In Ghostbusters, Ray Stantz references Gozer's entrance into our reality as the biggest interdimensional cross-rip since the Tunguska blast of 1909. Coincidentally, that same year saw the founding of Keene Normal School as a teachers college. Later, it would become part of the University System of New Hampshire as Keene State College (abbreviated KSC, which some of the less charitable of us at UNH would claim stood for "Kinda Sorta College").
Two hours down 101 west from the Durham campus, Keene seemed to inhabit another world, in a very different way than did its sister school, Plymouth State College. (PSC, or Piddly Shit College. To be fair, we self-referenced as the University of No Hope.) While Plymouth perched in the mountains as a kind of harmless ski-bum party paradise, Keene State clung to the Vermont-NH border like a benevolent barnacle, a junior varsity in-state safety school. I know plenty of people who got good educations there, and I know it's a fine school. You just never stop making fun of your little sister.
My memories of Keene State come largely from meetings of the USSB, the University System Student Board. Student representatives from UNH, Plymouth, and Keene would gather to discuss student political issues and to work with our student trustee to fashion our collective agenda in regard to trustee business.
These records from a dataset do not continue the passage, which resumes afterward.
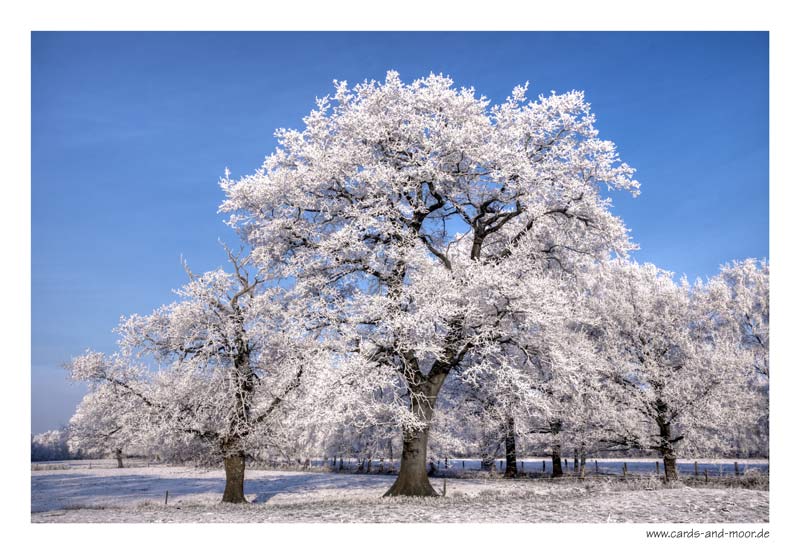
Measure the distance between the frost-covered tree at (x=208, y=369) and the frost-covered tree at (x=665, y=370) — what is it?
1526 cm

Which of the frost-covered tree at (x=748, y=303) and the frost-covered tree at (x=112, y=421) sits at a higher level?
the frost-covered tree at (x=748, y=303)

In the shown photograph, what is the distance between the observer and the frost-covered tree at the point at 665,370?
28.2m

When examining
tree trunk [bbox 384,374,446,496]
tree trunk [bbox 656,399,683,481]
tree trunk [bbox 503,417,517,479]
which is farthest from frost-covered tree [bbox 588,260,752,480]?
tree trunk [bbox 384,374,446,496]

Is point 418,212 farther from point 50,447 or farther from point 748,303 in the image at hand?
point 50,447

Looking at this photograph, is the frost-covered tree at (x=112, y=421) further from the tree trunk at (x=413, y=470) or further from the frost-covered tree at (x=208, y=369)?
the tree trunk at (x=413, y=470)

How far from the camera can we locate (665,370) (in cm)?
2878

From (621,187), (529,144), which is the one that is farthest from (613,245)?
(529,144)

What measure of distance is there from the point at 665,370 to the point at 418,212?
16154 mm

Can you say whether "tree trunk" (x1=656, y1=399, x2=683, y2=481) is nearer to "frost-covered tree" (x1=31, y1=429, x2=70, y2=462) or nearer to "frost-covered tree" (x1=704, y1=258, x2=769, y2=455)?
"frost-covered tree" (x1=704, y1=258, x2=769, y2=455)

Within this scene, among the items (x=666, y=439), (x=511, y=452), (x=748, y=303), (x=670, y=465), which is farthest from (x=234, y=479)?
(x=748, y=303)

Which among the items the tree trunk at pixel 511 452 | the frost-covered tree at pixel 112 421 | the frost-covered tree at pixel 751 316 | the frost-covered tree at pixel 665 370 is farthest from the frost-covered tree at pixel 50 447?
the frost-covered tree at pixel 751 316
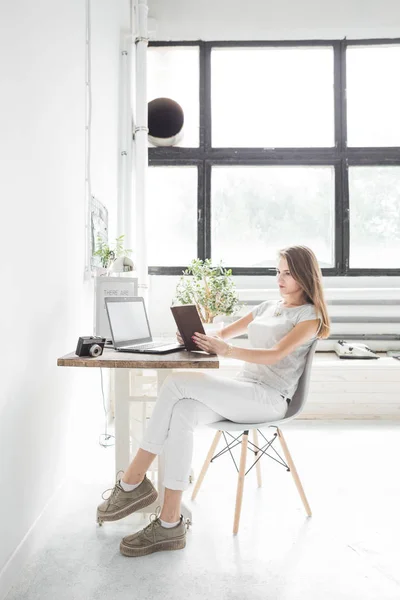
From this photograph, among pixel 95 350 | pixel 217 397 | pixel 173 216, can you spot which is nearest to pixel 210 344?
pixel 217 397

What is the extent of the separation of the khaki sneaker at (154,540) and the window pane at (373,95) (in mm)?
3813

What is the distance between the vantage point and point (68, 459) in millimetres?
2590

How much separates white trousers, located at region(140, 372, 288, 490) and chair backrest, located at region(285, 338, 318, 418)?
128mm

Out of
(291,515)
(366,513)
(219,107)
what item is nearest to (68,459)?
(291,515)

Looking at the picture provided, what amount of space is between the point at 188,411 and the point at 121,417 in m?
0.35

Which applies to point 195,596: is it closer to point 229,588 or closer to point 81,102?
point 229,588

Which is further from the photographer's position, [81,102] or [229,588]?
[81,102]

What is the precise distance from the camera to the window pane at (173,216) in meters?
4.67

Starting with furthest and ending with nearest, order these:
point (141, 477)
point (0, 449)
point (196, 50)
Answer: point (196, 50) → point (141, 477) → point (0, 449)

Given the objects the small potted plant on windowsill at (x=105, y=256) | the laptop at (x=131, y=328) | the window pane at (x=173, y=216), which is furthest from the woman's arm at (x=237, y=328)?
the window pane at (x=173, y=216)

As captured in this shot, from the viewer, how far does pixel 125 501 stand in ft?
6.67

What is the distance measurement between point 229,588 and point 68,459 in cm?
116

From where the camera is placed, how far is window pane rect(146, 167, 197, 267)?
4.67 metres

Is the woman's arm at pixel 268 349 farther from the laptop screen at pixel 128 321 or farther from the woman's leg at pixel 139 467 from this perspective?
the woman's leg at pixel 139 467
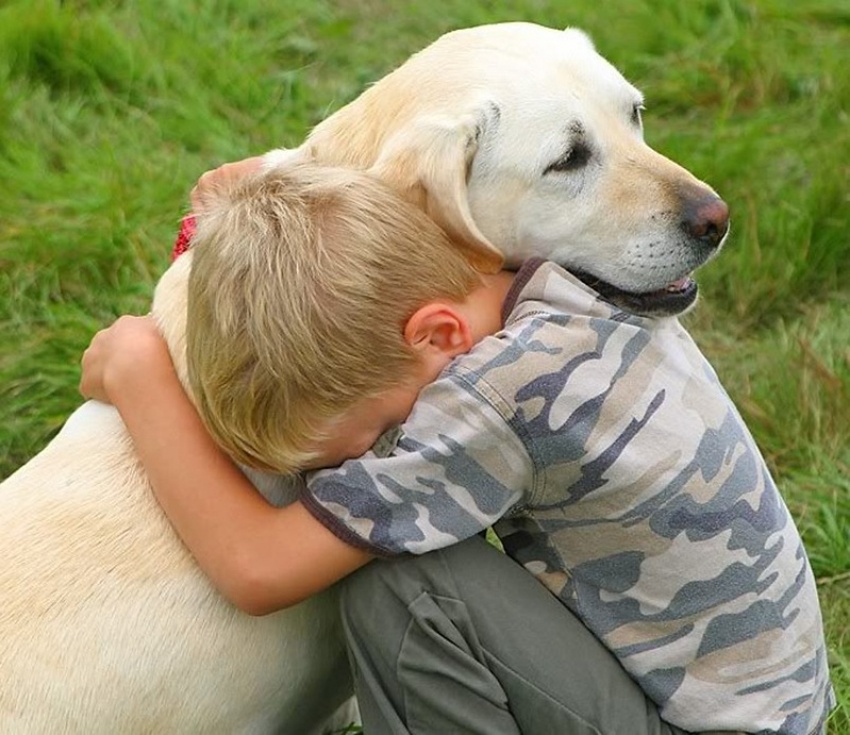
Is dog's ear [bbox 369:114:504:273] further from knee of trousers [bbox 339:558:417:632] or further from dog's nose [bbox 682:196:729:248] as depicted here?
knee of trousers [bbox 339:558:417:632]

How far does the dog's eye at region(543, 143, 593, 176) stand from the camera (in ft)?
7.72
These were fascinating summits, largely for the insight they provided on the kind of leadership our fellow student bodies elected and the issues they chose to care about. Our UNH delegation always found it of interest that tuition and fees were not at the top of the list, and that our ongoing struggle to expand student autonomy simply wasn't on the radar screens at these other campuses. Almost without fail, especially at Keene, the focus seemed to be on student life questions, ski holidays or - shudder - the pumpkin festival. I can vividly remember sitting down at Keene with my counterpart student body president as she waxed poetic about the friggin' pumpkins. We were trying to build a student coalition to address our joint financial concerns across the system, and this woman couldn't shut up about pumpkins. We couldn't get them out of their gourd obsession.
Sure, you might say, this was a singular experience. Nope. Over three years of attending these meetings in different capacities, meeting three different spates of KSC student leadership, this abject disinterest in hard issues was a constant. It honestly made me glad when the festival was canceled. I wonder what the heck their student leaders talk about now.